Posted: 05/12/2016 at 14:14

I live in the North west of England and both Beech and Hornbeam grow very well here, You can find reasonable size Beech trees growing on top of hills a 1,000 ft above sea level, they are tough. In fact Beech is now colonising in the woods around here due its ability to resist shade, you see thousands of seedlings on th ground under trees. Back in the 1970's seedlings only emerged in occasional years so I guess that points to global warming. Hornbeam is much less common simply because the Victorians planted far fewer, but they also self seed as well.

Climate Change?

Posted: 27/11/2016 at 22:32

I remember reading that Christmas Day was more likely to be "green" than white back in the 1960's before global warming was thought of, it appears to fall within a cyclical period of low pressure from the atlantic, wet but not cold.

Plants you don't like...are there any?

Posted: 27/11/2016 at 22:15

Lots of plants.


Nasty smelling ones like privet.


Hybrid Tea roses [and any other "stick" form of rose.]


Phormiums, yuccas and ornamental grasses.


Viburnum tinus and other dull evergreens


So called purple shrubs and trees that are really brown like Prunus "pissardii"


Rampaging thugs, e.g. Houttoniya and certain Campanula.


Oversize "architectural" plants such as Gunnera.

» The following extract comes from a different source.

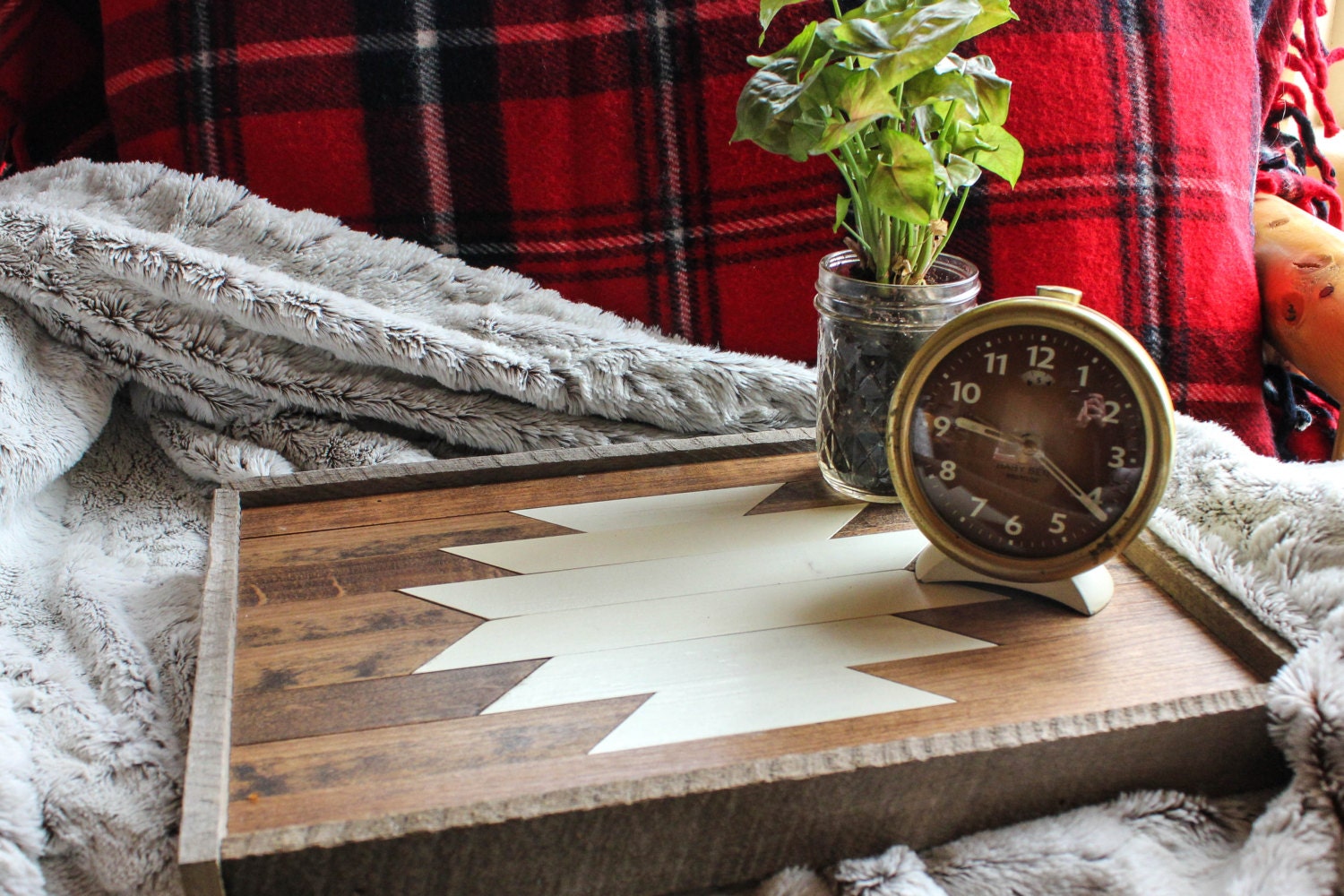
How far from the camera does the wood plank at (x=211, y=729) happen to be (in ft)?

Not forgetting Aucuba japonica variegata

Tulip and Hankerchief trees

Posted: 20/11/2016 at 09:57

Not sure about the best time to prune Paulownia, but suggest you do not prune in winter because it is a plant with soft wood and even unpruned young wood can be killed by heavy frost in winter. The best specimens I ever saw were in Leamington Spa and that is north of you,  so maybe I am over cautious, but I have seen frost damage where I live in North West England. I wouldn't go for a pot, the coppiced ones have vigorous shoots that get 5ft high in one summer. This is plant needing ample resources. I don't know how palatable the leaves are, Paulownia is a relation of Foxgloves so they might be poisonous.

Tulip and Hankerchief trees

Posted: 18/11/2016 at 12:23

If  you wish to have an exotic looking foliage plant with huge leaves you can coppice the Paulownia just like a Willow or Dogwood. The leaves are twice the size of uncoppiced trees and look very tropical. The down side is no flowers. Paulownias are fast growing trees [faster than Liriodendron] but only flower if they are in a reasonably sheltered position. Liriodendron prefer areas of Britain with warm summers so the best [and best flowering ] specimens are in S.E England. Davidias are more tolerant of cool summers and you get good specimens in Scotland. lastly Liriodendron can grow very big.

Horseradish woes

Posted: 05/11/2016 at 14:30

I grow mine in a big plant pot, only way to ensure it does not spread all over the place.

ID help please - shrub and tree

Posted: 02/11/2016 at 12:38

Another possibilty for the tree is a relation of the witch hazels called Parrotia persica or Persian ironwood. When the treeis older it has scaly bark like a London Plane. Leaves are shinier than Witch hazel and the floers are like small red witch hazel flowers inspring and not scented.

saffron

Posted: 28/10/2016 at 11:01

Just to make nutcutlets message more explicit, Colchicums are poisonous.

Why doesn't my blackthorn produce sloes?

Posted: 24/10/2016 at 11:14

I live in the Manchester area and I find the the crop of sloes is very dependent on the weather conditions when the Blackthorn is in blossom. Cold windy conditions cause small crops due to lack of pollination I assume. However the good news is that whilst one patch may be poor one year, another a few miles away may have plenty, there seems to be a lot of local variation.

Magnolia Susan

Posted: 24/10/2016 at 11:07

I grow Magnolia "Susan" and if your space is limited then it is a good choice. It is very slow growing and I suspect it will take 20 years to reach 8ft at present rate of growth. Amelanchier will make a much quicker impact than the Susan, if that is important. Ultimate size will vary as ther are a number of different species, some reaching full size at 10 ft others going onto 30 ft, so ensure you choose the right one from a trustworthy source if going for the Amelanchier option.